Aufatmen für alle festsitzenden Touristen:
Flugverkehr endlich wieder aufgenommen

  • Bangkok: Die letzten Demonstranten sind abgezogen
  • Neuer Premier soll Anfang nächster Woche feststehen

Nach dem Ende der Blockade des wichtigsten Flughafens in Thailand ist dort erstmals wieder ein Passagierflugzeug gelandet. Stunden vorher waren die letzten der zeitweise mehr als 10.000 Demonstranten vom internationalen Airport Suvarnabhumi abgezogen. Die Regierungsgegner hatten eine Woche lang den Flugbetrieb lahmgelegt, so dass Hunderttausende nicht abfliegen konnten.

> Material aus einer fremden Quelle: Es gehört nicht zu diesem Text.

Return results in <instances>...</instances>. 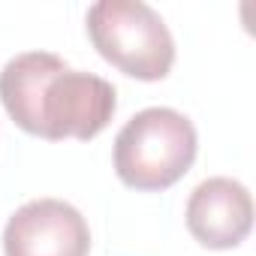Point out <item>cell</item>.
<instances>
[{
	"instance_id": "6da1fadb",
	"label": "cell",
	"mask_w": 256,
	"mask_h": 256,
	"mask_svg": "<svg viewBox=\"0 0 256 256\" xmlns=\"http://www.w3.org/2000/svg\"><path fill=\"white\" fill-rule=\"evenodd\" d=\"M0 100L24 133L40 139H94L102 133L118 96L112 82L72 70L52 52H24L0 70Z\"/></svg>"
},
{
	"instance_id": "7a4b0ae2",
	"label": "cell",
	"mask_w": 256,
	"mask_h": 256,
	"mask_svg": "<svg viewBox=\"0 0 256 256\" xmlns=\"http://www.w3.org/2000/svg\"><path fill=\"white\" fill-rule=\"evenodd\" d=\"M196 126L187 114L151 106L133 114L114 139V172L133 190H166L196 160Z\"/></svg>"
},
{
	"instance_id": "3957f363",
	"label": "cell",
	"mask_w": 256,
	"mask_h": 256,
	"mask_svg": "<svg viewBox=\"0 0 256 256\" xmlns=\"http://www.w3.org/2000/svg\"><path fill=\"white\" fill-rule=\"evenodd\" d=\"M88 34L112 66L133 78L160 82L175 64V40L145 0H100L88 10Z\"/></svg>"
},
{
	"instance_id": "277c9868",
	"label": "cell",
	"mask_w": 256,
	"mask_h": 256,
	"mask_svg": "<svg viewBox=\"0 0 256 256\" xmlns=\"http://www.w3.org/2000/svg\"><path fill=\"white\" fill-rule=\"evenodd\" d=\"M6 256H88L90 229L78 208L64 199L24 202L4 229Z\"/></svg>"
},
{
	"instance_id": "5b68a950",
	"label": "cell",
	"mask_w": 256,
	"mask_h": 256,
	"mask_svg": "<svg viewBox=\"0 0 256 256\" xmlns=\"http://www.w3.org/2000/svg\"><path fill=\"white\" fill-rule=\"evenodd\" d=\"M187 229L211 250L238 247L253 226V199L235 178H208L187 199Z\"/></svg>"
}]
</instances>
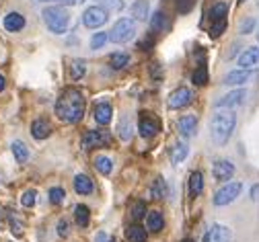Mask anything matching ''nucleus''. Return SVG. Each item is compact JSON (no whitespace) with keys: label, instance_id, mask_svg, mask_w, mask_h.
Segmentation results:
<instances>
[{"label":"nucleus","instance_id":"nucleus-52","mask_svg":"<svg viewBox=\"0 0 259 242\" xmlns=\"http://www.w3.org/2000/svg\"><path fill=\"white\" fill-rule=\"evenodd\" d=\"M181 242H193V240H191V238H185V240H181Z\"/></svg>","mask_w":259,"mask_h":242},{"label":"nucleus","instance_id":"nucleus-36","mask_svg":"<svg viewBox=\"0 0 259 242\" xmlns=\"http://www.w3.org/2000/svg\"><path fill=\"white\" fill-rule=\"evenodd\" d=\"M35 201H37V191H35V189H27V191L23 193V197H21L23 207H33Z\"/></svg>","mask_w":259,"mask_h":242},{"label":"nucleus","instance_id":"nucleus-44","mask_svg":"<svg viewBox=\"0 0 259 242\" xmlns=\"http://www.w3.org/2000/svg\"><path fill=\"white\" fill-rule=\"evenodd\" d=\"M9 224H11V232H13V234H17V236L23 234V226H21V222H17L15 218H11Z\"/></svg>","mask_w":259,"mask_h":242},{"label":"nucleus","instance_id":"nucleus-15","mask_svg":"<svg viewBox=\"0 0 259 242\" xmlns=\"http://www.w3.org/2000/svg\"><path fill=\"white\" fill-rule=\"evenodd\" d=\"M257 64H259V47H249L239 56V66L245 68V70H249V68Z\"/></svg>","mask_w":259,"mask_h":242},{"label":"nucleus","instance_id":"nucleus-18","mask_svg":"<svg viewBox=\"0 0 259 242\" xmlns=\"http://www.w3.org/2000/svg\"><path fill=\"white\" fill-rule=\"evenodd\" d=\"M3 25H5V29H7V31L17 33V31H21V29L25 27V17H23L21 13H9V15L5 17Z\"/></svg>","mask_w":259,"mask_h":242},{"label":"nucleus","instance_id":"nucleus-47","mask_svg":"<svg viewBox=\"0 0 259 242\" xmlns=\"http://www.w3.org/2000/svg\"><path fill=\"white\" fill-rule=\"evenodd\" d=\"M251 199H255V201L259 199V185H255V187L251 189Z\"/></svg>","mask_w":259,"mask_h":242},{"label":"nucleus","instance_id":"nucleus-17","mask_svg":"<svg viewBox=\"0 0 259 242\" xmlns=\"http://www.w3.org/2000/svg\"><path fill=\"white\" fill-rule=\"evenodd\" d=\"M179 131H181V135H185V137H189V135H193L196 133V129H198V117L196 115H183L181 119H179Z\"/></svg>","mask_w":259,"mask_h":242},{"label":"nucleus","instance_id":"nucleus-30","mask_svg":"<svg viewBox=\"0 0 259 242\" xmlns=\"http://www.w3.org/2000/svg\"><path fill=\"white\" fill-rule=\"evenodd\" d=\"M191 80H193V84H198V86H204L208 82V68H206V64H200L196 70H193Z\"/></svg>","mask_w":259,"mask_h":242},{"label":"nucleus","instance_id":"nucleus-27","mask_svg":"<svg viewBox=\"0 0 259 242\" xmlns=\"http://www.w3.org/2000/svg\"><path fill=\"white\" fill-rule=\"evenodd\" d=\"M117 131H119V137H121L123 142L132 140V121H130L127 115L121 117V121H119V125H117Z\"/></svg>","mask_w":259,"mask_h":242},{"label":"nucleus","instance_id":"nucleus-24","mask_svg":"<svg viewBox=\"0 0 259 242\" xmlns=\"http://www.w3.org/2000/svg\"><path fill=\"white\" fill-rule=\"evenodd\" d=\"M150 27H152V31H156V33H163L167 27H169V21H167V15L163 13V11H158V13H154L152 17H150Z\"/></svg>","mask_w":259,"mask_h":242},{"label":"nucleus","instance_id":"nucleus-48","mask_svg":"<svg viewBox=\"0 0 259 242\" xmlns=\"http://www.w3.org/2000/svg\"><path fill=\"white\" fill-rule=\"evenodd\" d=\"M62 5H66V7H72V5H76V0H60Z\"/></svg>","mask_w":259,"mask_h":242},{"label":"nucleus","instance_id":"nucleus-43","mask_svg":"<svg viewBox=\"0 0 259 242\" xmlns=\"http://www.w3.org/2000/svg\"><path fill=\"white\" fill-rule=\"evenodd\" d=\"M150 74H152L154 80H160V78H163V68H160L158 64H152L150 66Z\"/></svg>","mask_w":259,"mask_h":242},{"label":"nucleus","instance_id":"nucleus-16","mask_svg":"<svg viewBox=\"0 0 259 242\" xmlns=\"http://www.w3.org/2000/svg\"><path fill=\"white\" fill-rule=\"evenodd\" d=\"M50 133H52V125L46 119H35L31 123V135L35 140H46V137H50Z\"/></svg>","mask_w":259,"mask_h":242},{"label":"nucleus","instance_id":"nucleus-12","mask_svg":"<svg viewBox=\"0 0 259 242\" xmlns=\"http://www.w3.org/2000/svg\"><path fill=\"white\" fill-rule=\"evenodd\" d=\"M206 242H231V228L214 224L206 234Z\"/></svg>","mask_w":259,"mask_h":242},{"label":"nucleus","instance_id":"nucleus-51","mask_svg":"<svg viewBox=\"0 0 259 242\" xmlns=\"http://www.w3.org/2000/svg\"><path fill=\"white\" fill-rule=\"evenodd\" d=\"M95 242H105V234H99V236H97V240Z\"/></svg>","mask_w":259,"mask_h":242},{"label":"nucleus","instance_id":"nucleus-37","mask_svg":"<svg viewBox=\"0 0 259 242\" xmlns=\"http://www.w3.org/2000/svg\"><path fill=\"white\" fill-rule=\"evenodd\" d=\"M224 29H226V19H220V21H214L212 25H210V37H220L222 33H224Z\"/></svg>","mask_w":259,"mask_h":242},{"label":"nucleus","instance_id":"nucleus-45","mask_svg":"<svg viewBox=\"0 0 259 242\" xmlns=\"http://www.w3.org/2000/svg\"><path fill=\"white\" fill-rule=\"evenodd\" d=\"M152 43H154V39H152V37H148V39H144V41L140 43V50H144V52H146V50H150V47H152Z\"/></svg>","mask_w":259,"mask_h":242},{"label":"nucleus","instance_id":"nucleus-6","mask_svg":"<svg viewBox=\"0 0 259 242\" xmlns=\"http://www.w3.org/2000/svg\"><path fill=\"white\" fill-rule=\"evenodd\" d=\"M241 191H243V185L237 183V181H233V183H224V185L216 191V195H214V205L222 207V205L233 203V201L241 195Z\"/></svg>","mask_w":259,"mask_h":242},{"label":"nucleus","instance_id":"nucleus-53","mask_svg":"<svg viewBox=\"0 0 259 242\" xmlns=\"http://www.w3.org/2000/svg\"><path fill=\"white\" fill-rule=\"evenodd\" d=\"M39 3H50V0H39Z\"/></svg>","mask_w":259,"mask_h":242},{"label":"nucleus","instance_id":"nucleus-32","mask_svg":"<svg viewBox=\"0 0 259 242\" xmlns=\"http://www.w3.org/2000/svg\"><path fill=\"white\" fill-rule=\"evenodd\" d=\"M167 195H169V189H167L165 179H156V181L152 183V197H154V199H165Z\"/></svg>","mask_w":259,"mask_h":242},{"label":"nucleus","instance_id":"nucleus-34","mask_svg":"<svg viewBox=\"0 0 259 242\" xmlns=\"http://www.w3.org/2000/svg\"><path fill=\"white\" fill-rule=\"evenodd\" d=\"M127 62H130L127 54H113L109 58V64H111V68H115V70H121L123 66H127Z\"/></svg>","mask_w":259,"mask_h":242},{"label":"nucleus","instance_id":"nucleus-46","mask_svg":"<svg viewBox=\"0 0 259 242\" xmlns=\"http://www.w3.org/2000/svg\"><path fill=\"white\" fill-rule=\"evenodd\" d=\"M191 5H193V0H185V5H181L179 11H181V13H187V11L191 9Z\"/></svg>","mask_w":259,"mask_h":242},{"label":"nucleus","instance_id":"nucleus-8","mask_svg":"<svg viewBox=\"0 0 259 242\" xmlns=\"http://www.w3.org/2000/svg\"><path fill=\"white\" fill-rule=\"evenodd\" d=\"M193 101V94H191V90L187 88V86H179L177 90H173L171 94H169V109H183V107H187L189 103Z\"/></svg>","mask_w":259,"mask_h":242},{"label":"nucleus","instance_id":"nucleus-22","mask_svg":"<svg viewBox=\"0 0 259 242\" xmlns=\"http://www.w3.org/2000/svg\"><path fill=\"white\" fill-rule=\"evenodd\" d=\"M146 226H148L150 232H160V230H163V226H165L163 214H160V212H150L148 218H146Z\"/></svg>","mask_w":259,"mask_h":242},{"label":"nucleus","instance_id":"nucleus-9","mask_svg":"<svg viewBox=\"0 0 259 242\" xmlns=\"http://www.w3.org/2000/svg\"><path fill=\"white\" fill-rule=\"evenodd\" d=\"M245 99H247V90L239 88V90H233V92H229V94H224L222 99H218L214 105H216L218 109H231V107H239V105H243Z\"/></svg>","mask_w":259,"mask_h":242},{"label":"nucleus","instance_id":"nucleus-21","mask_svg":"<svg viewBox=\"0 0 259 242\" xmlns=\"http://www.w3.org/2000/svg\"><path fill=\"white\" fill-rule=\"evenodd\" d=\"M148 13H150L148 0H136V3L132 5V17L136 21H146L148 19Z\"/></svg>","mask_w":259,"mask_h":242},{"label":"nucleus","instance_id":"nucleus-13","mask_svg":"<svg viewBox=\"0 0 259 242\" xmlns=\"http://www.w3.org/2000/svg\"><path fill=\"white\" fill-rule=\"evenodd\" d=\"M95 121L99 123V125H109L111 123V115H113V109L109 103H99V105H95Z\"/></svg>","mask_w":259,"mask_h":242},{"label":"nucleus","instance_id":"nucleus-23","mask_svg":"<svg viewBox=\"0 0 259 242\" xmlns=\"http://www.w3.org/2000/svg\"><path fill=\"white\" fill-rule=\"evenodd\" d=\"M11 150H13V154H15V158H17L19 164H25V162L29 160V148H27L21 140H15V142L11 144Z\"/></svg>","mask_w":259,"mask_h":242},{"label":"nucleus","instance_id":"nucleus-20","mask_svg":"<svg viewBox=\"0 0 259 242\" xmlns=\"http://www.w3.org/2000/svg\"><path fill=\"white\" fill-rule=\"evenodd\" d=\"M93 189H95V185L87 175H76L74 177V191L78 195H89V193H93Z\"/></svg>","mask_w":259,"mask_h":242},{"label":"nucleus","instance_id":"nucleus-38","mask_svg":"<svg viewBox=\"0 0 259 242\" xmlns=\"http://www.w3.org/2000/svg\"><path fill=\"white\" fill-rule=\"evenodd\" d=\"M64 197H66V193H64L62 187H52V189H50V201H52V203L58 205V203L64 201Z\"/></svg>","mask_w":259,"mask_h":242},{"label":"nucleus","instance_id":"nucleus-10","mask_svg":"<svg viewBox=\"0 0 259 242\" xmlns=\"http://www.w3.org/2000/svg\"><path fill=\"white\" fill-rule=\"evenodd\" d=\"M212 175L216 181L220 183H226V181H231L233 175H235V164L229 162V160H218L214 162V168H212Z\"/></svg>","mask_w":259,"mask_h":242},{"label":"nucleus","instance_id":"nucleus-49","mask_svg":"<svg viewBox=\"0 0 259 242\" xmlns=\"http://www.w3.org/2000/svg\"><path fill=\"white\" fill-rule=\"evenodd\" d=\"M5 86H7V82H5V76H3V74H0V92H3V90H5Z\"/></svg>","mask_w":259,"mask_h":242},{"label":"nucleus","instance_id":"nucleus-54","mask_svg":"<svg viewBox=\"0 0 259 242\" xmlns=\"http://www.w3.org/2000/svg\"><path fill=\"white\" fill-rule=\"evenodd\" d=\"M76 3H84V0H76Z\"/></svg>","mask_w":259,"mask_h":242},{"label":"nucleus","instance_id":"nucleus-19","mask_svg":"<svg viewBox=\"0 0 259 242\" xmlns=\"http://www.w3.org/2000/svg\"><path fill=\"white\" fill-rule=\"evenodd\" d=\"M202 191H204V175L200 170H196L189 175V193L191 197H198L202 195Z\"/></svg>","mask_w":259,"mask_h":242},{"label":"nucleus","instance_id":"nucleus-50","mask_svg":"<svg viewBox=\"0 0 259 242\" xmlns=\"http://www.w3.org/2000/svg\"><path fill=\"white\" fill-rule=\"evenodd\" d=\"M3 226H5V214L0 212V230H3Z\"/></svg>","mask_w":259,"mask_h":242},{"label":"nucleus","instance_id":"nucleus-41","mask_svg":"<svg viewBox=\"0 0 259 242\" xmlns=\"http://www.w3.org/2000/svg\"><path fill=\"white\" fill-rule=\"evenodd\" d=\"M253 27H255V21H253V19H247V21H243V23H241L239 33H243V35H247V33H251V31H253Z\"/></svg>","mask_w":259,"mask_h":242},{"label":"nucleus","instance_id":"nucleus-7","mask_svg":"<svg viewBox=\"0 0 259 242\" xmlns=\"http://www.w3.org/2000/svg\"><path fill=\"white\" fill-rule=\"evenodd\" d=\"M107 23V11L99 5L95 7H89L84 13H82V25L89 27V29H97V27H103Z\"/></svg>","mask_w":259,"mask_h":242},{"label":"nucleus","instance_id":"nucleus-1","mask_svg":"<svg viewBox=\"0 0 259 242\" xmlns=\"http://www.w3.org/2000/svg\"><path fill=\"white\" fill-rule=\"evenodd\" d=\"M87 99L78 88H66L56 101V115L64 123H76L82 119Z\"/></svg>","mask_w":259,"mask_h":242},{"label":"nucleus","instance_id":"nucleus-40","mask_svg":"<svg viewBox=\"0 0 259 242\" xmlns=\"http://www.w3.org/2000/svg\"><path fill=\"white\" fill-rule=\"evenodd\" d=\"M144 216H146V203H142V201H140V203H136V205H134V210H132V218H134V220H142Z\"/></svg>","mask_w":259,"mask_h":242},{"label":"nucleus","instance_id":"nucleus-14","mask_svg":"<svg viewBox=\"0 0 259 242\" xmlns=\"http://www.w3.org/2000/svg\"><path fill=\"white\" fill-rule=\"evenodd\" d=\"M251 76H253V72H249V70H235V72H229L224 76V84H229V86H239V84H245V82H249L251 80Z\"/></svg>","mask_w":259,"mask_h":242},{"label":"nucleus","instance_id":"nucleus-55","mask_svg":"<svg viewBox=\"0 0 259 242\" xmlns=\"http://www.w3.org/2000/svg\"><path fill=\"white\" fill-rule=\"evenodd\" d=\"M239 3H245V0H239Z\"/></svg>","mask_w":259,"mask_h":242},{"label":"nucleus","instance_id":"nucleus-39","mask_svg":"<svg viewBox=\"0 0 259 242\" xmlns=\"http://www.w3.org/2000/svg\"><path fill=\"white\" fill-rule=\"evenodd\" d=\"M101 5L105 7V11H113V13H117V11L123 9L121 0H101Z\"/></svg>","mask_w":259,"mask_h":242},{"label":"nucleus","instance_id":"nucleus-29","mask_svg":"<svg viewBox=\"0 0 259 242\" xmlns=\"http://www.w3.org/2000/svg\"><path fill=\"white\" fill-rule=\"evenodd\" d=\"M74 218H76V224H78L80 228L89 226V220H91L89 207H87V205H76V207H74Z\"/></svg>","mask_w":259,"mask_h":242},{"label":"nucleus","instance_id":"nucleus-26","mask_svg":"<svg viewBox=\"0 0 259 242\" xmlns=\"http://www.w3.org/2000/svg\"><path fill=\"white\" fill-rule=\"evenodd\" d=\"M125 238L130 242H146V230L142 226H130L125 230Z\"/></svg>","mask_w":259,"mask_h":242},{"label":"nucleus","instance_id":"nucleus-35","mask_svg":"<svg viewBox=\"0 0 259 242\" xmlns=\"http://www.w3.org/2000/svg\"><path fill=\"white\" fill-rule=\"evenodd\" d=\"M107 41H109V33H95V35L91 37V47L93 50H101Z\"/></svg>","mask_w":259,"mask_h":242},{"label":"nucleus","instance_id":"nucleus-25","mask_svg":"<svg viewBox=\"0 0 259 242\" xmlns=\"http://www.w3.org/2000/svg\"><path fill=\"white\" fill-rule=\"evenodd\" d=\"M187 154H189V146L183 144V142H179V144H175V146L171 148V162H173V164H179L181 160L187 158Z\"/></svg>","mask_w":259,"mask_h":242},{"label":"nucleus","instance_id":"nucleus-3","mask_svg":"<svg viewBox=\"0 0 259 242\" xmlns=\"http://www.w3.org/2000/svg\"><path fill=\"white\" fill-rule=\"evenodd\" d=\"M41 15H44V21L52 33H56V35L66 33L68 23H70V15L64 7H48V9H44Z\"/></svg>","mask_w":259,"mask_h":242},{"label":"nucleus","instance_id":"nucleus-33","mask_svg":"<svg viewBox=\"0 0 259 242\" xmlns=\"http://www.w3.org/2000/svg\"><path fill=\"white\" fill-rule=\"evenodd\" d=\"M84 74H87V64L82 60H74L72 66H70V78L72 80H80Z\"/></svg>","mask_w":259,"mask_h":242},{"label":"nucleus","instance_id":"nucleus-57","mask_svg":"<svg viewBox=\"0 0 259 242\" xmlns=\"http://www.w3.org/2000/svg\"><path fill=\"white\" fill-rule=\"evenodd\" d=\"M107 242H113V240H107Z\"/></svg>","mask_w":259,"mask_h":242},{"label":"nucleus","instance_id":"nucleus-28","mask_svg":"<svg viewBox=\"0 0 259 242\" xmlns=\"http://www.w3.org/2000/svg\"><path fill=\"white\" fill-rule=\"evenodd\" d=\"M226 15H229V5L226 3H216L212 5L210 9V21H220V19H226Z\"/></svg>","mask_w":259,"mask_h":242},{"label":"nucleus","instance_id":"nucleus-31","mask_svg":"<svg viewBox=\"0 0 259 242\" xmlns=\"http://www.w3.org/2000/svg\"><path fill=\"white\" fill-rule=\"evenodd\" d=\"M95 168L101 172V175H111L113 170V162L107 158V156H97L95 158Z\"/></svg>","mask_w":259,"mask_h":242},{"label":"nucleus","instance_id":"nucleus-42","mask_svg":"<svg viewBox=\"0 0 259 242\" xmlns=\"http://www.w3.org/2000/svg\"><path fill=\"white\" fill-rule=\"evenodd\" d=\"M68 232H70L68 220H60V222H58V234H60V236H68Z\"/></svg>","mask_w":259,"mask_h":242},{"label":"nucleus","instance_id":"nucleus-4","mask_svg":"<svg viewBox=\"0 0 259 242\" xmlns=\"http://www.w3.org/2000/svg\"><path fill=\"white\" fill-rule=\"evenodd\" d=\"M136 33V23L132 19H121L113 25V29L109 31V41L113 43H125L134 37Z\"/></svg>","mask_w":259,"mask_h":242},{"label":"nucleus","instance_id":"nucleus-2","mask_svg":"<svg viewBox=\"0 0 259 242\" xmlns=\"http://www.w3.org/2000/svg\"><path fill=\"white\" fill-rule=\"evenodd\" d=\"M237 125V115L233 111H222V113H216L212 117V123H210V133H212V140L216 144H226L229 137L233 135V129Z\"/></svg>","mask_w":259,"mask_h":242},{"label":"nucleus","instance_id":"nucleus-56","mask_svg":"<svg viewBox=\"0 0 259 242\" xmlns=\"http://www.w3.org/2000/svg\"><path fill=\"white\" fill-rule=\"evenodd\" d=\"M257 39H259V33H257Z\"/></svg>","mask_w":259,"mask_h":242},{"label":"nucleus","instance_id":"nucleus-11","mask_svg":"<svg viewBox=\"0 0 259 242\" xmlns=\"http://www.w3.org/2000/svg\"><path fill=\"white\" fill-rule=\"evenodd\" d=\"M138 131L142 137H152L160 131V123L154 117H150V113H142L140 121H138Z\"/></svg>","mask_w":259,"mask_h":242},{"label":"nucleus","instance_id":"nucleus-5","mask_svg":"<svg viewBox=\"0 0 259 242\" xmlns=\"http://www.w3.org/2000/svg\"><path fill=\"white\" fill-rule=\"evenodd\" d=\"M111 144V133L107 129H93L87 131L80 140V146L84 150H93V148H105Z\"/></svg>","mask_w":259,"mask_h":242}]
</instances>
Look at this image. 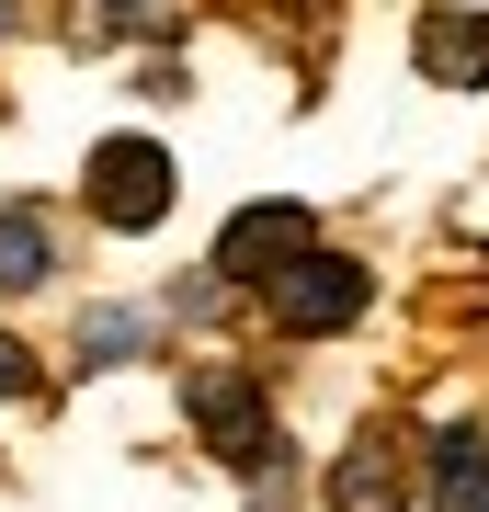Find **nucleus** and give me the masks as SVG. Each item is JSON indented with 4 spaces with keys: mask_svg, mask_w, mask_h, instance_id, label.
<instances>
[{
    "mask_svg": "<svg viewBox=\"0 0 489 512\" xmlns=\"http://www.w3.org/2000/svg\"><path fill=\"white\" fill-rule=\"evenodd\" d=\"M364 296H376V274H364V262H342V251H296L285 274L262 285V308H273V330H285V342H330V330L364 319Z\"/></svg>",
    "mask_w": 489,
    "mask_h": 512,
    "instance_id": "f257e3e1",
    "label": "nucleus"
},
{
    "mask_svg": "<svg viewBox=\"0 0 489 512\" xmlns=\"http://www.w3.org/2000/svg\"><path fill=\"white\" fill-rule=\"evenodd\" d=\"M182 410H194V433L217 444L228 467H262L273 444H285V433H273L262 376H239V365H194V376H182Z\"/></svg>",
    "mask_w": 489,
    "mask_h": 512,
    "instance_id": "f03ea898",
    "label": "nucleus"
},
{
    "mask_svg": "<svg viewBox=\"0 0 489 512\" xmlns=\"http://www.w3.org/2000/svg\"><path fill=\"white\" fill-rule=\"evenodd\" d=\"M80 194H91L103 228H160L171 217V148L160 137H103L91 171H80Z\"/></svg>",
    "mask_w": 489,
    "mask_h": 512,
    "instance_id": "7ed1b4c3",
    "label": "nucleus"
},
{
    "mask_svg": "<svg viewBox=\"0 0 489 512\" xmlns=\"http://www.w3.org/2000/svg\"><path fill=\"white\" fill-rule=\"evenodd\" d=\"M296 251H319L308 205H239V217H228V239H217V285H273Z\"/></svg>",
    "mask_w": 489,
    "mask_h": 512,
    "instance_id": "20e7f679",
    "label": "nucleus"
},
{
    "mask_svg": "<svg viewBox=\"0 0 489 512\" xmlns=\"http://www.w3.org/2000/svg\"><path fill=\"white\" fill-rule=\"evenodd\" d=\"M410 57H421V80H455V92H478V80H489V12H467V0L421 12Z\"/></svg>",
    "mask_w": 489,
    "mask_h": 512,
    "instance_id": "39448f33",
    "label": "nucleus"
},
{
    "mask_svg": "<svg viewBox=\"0 0 489 512\" xmlns=\"http://www.w3.org/2000/svg\"><path fill=\"white\" fill-rule=\"evenodd\" d=\"M330 512H410L399 433H353V444H342V467H330Z\"/></svg>",
    "mask_w": 489,
    "mask_h": 512,
    "instance_id": "423d86ee",
    "label": "nucleus"
},
{
    "mask_svg": "<svg viewBox=\"0 0 489 512\" xmlns=\"http://www.w3.org/2000/svg\"><path fill=\"white\" fill-rule=\"evenodd\" d=\"M421 501H444V512H478L489 501V433H433V467H421Z\"/></svg>",
    "mask_w": 489,
    "mask_h": 512,
    "instance_id": "0eeeda50",
    "label": "nucleus"
},
{
    "mask_svg": "<svg viewBox=\"0 0 489 512\" xmlns=\"http://www.w3.org/2000/svg\"><path fill=\"white\" fill-rule=\"evenodd\" d=\"M46 274H57V228L35 205H0V296H35Z\"/></svg>",
    "mask_w": 489,
    "mask_h": 512,
    "instance_id": "6e6552de",
    "label": "nucleus"
},
{
    "mask_svg": "<svg viewBox=\"0 0 489 512\" xmlns=\"http://www.w3.org/2000/svg\"><path fill=\"white\" fill-rule=\"evenodd\" d=\"M126 353H148V319L137 308H91L80 319V365H126Z\"/></svg>",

Die politische Zukunft Thailands blieb aber zunächst ungewiss: Dutzende der rund 230 Abgeordneten der aufgelösten PPP haben die neue Partei Puea Thai (Für Thais) gegründet und wollen nächste Woche aus ihren Reihen einen neuen Regierungschef wählen. Aussichtsreicher Anwärter ist der frühere Innenminister und bisherige Gesundheitsminister Chalerm, ein enger Vertrauter des vor zwei Jahren gestürzten und im Exil lebenden Regierungschefs Thaksin, dem massive Korruption vorgeworfen wird. Auch der jetzt abgesetzte Somchai ist ein Thaksin-Vertrauter und wurde deswegen zum Rücktritt gedrängt.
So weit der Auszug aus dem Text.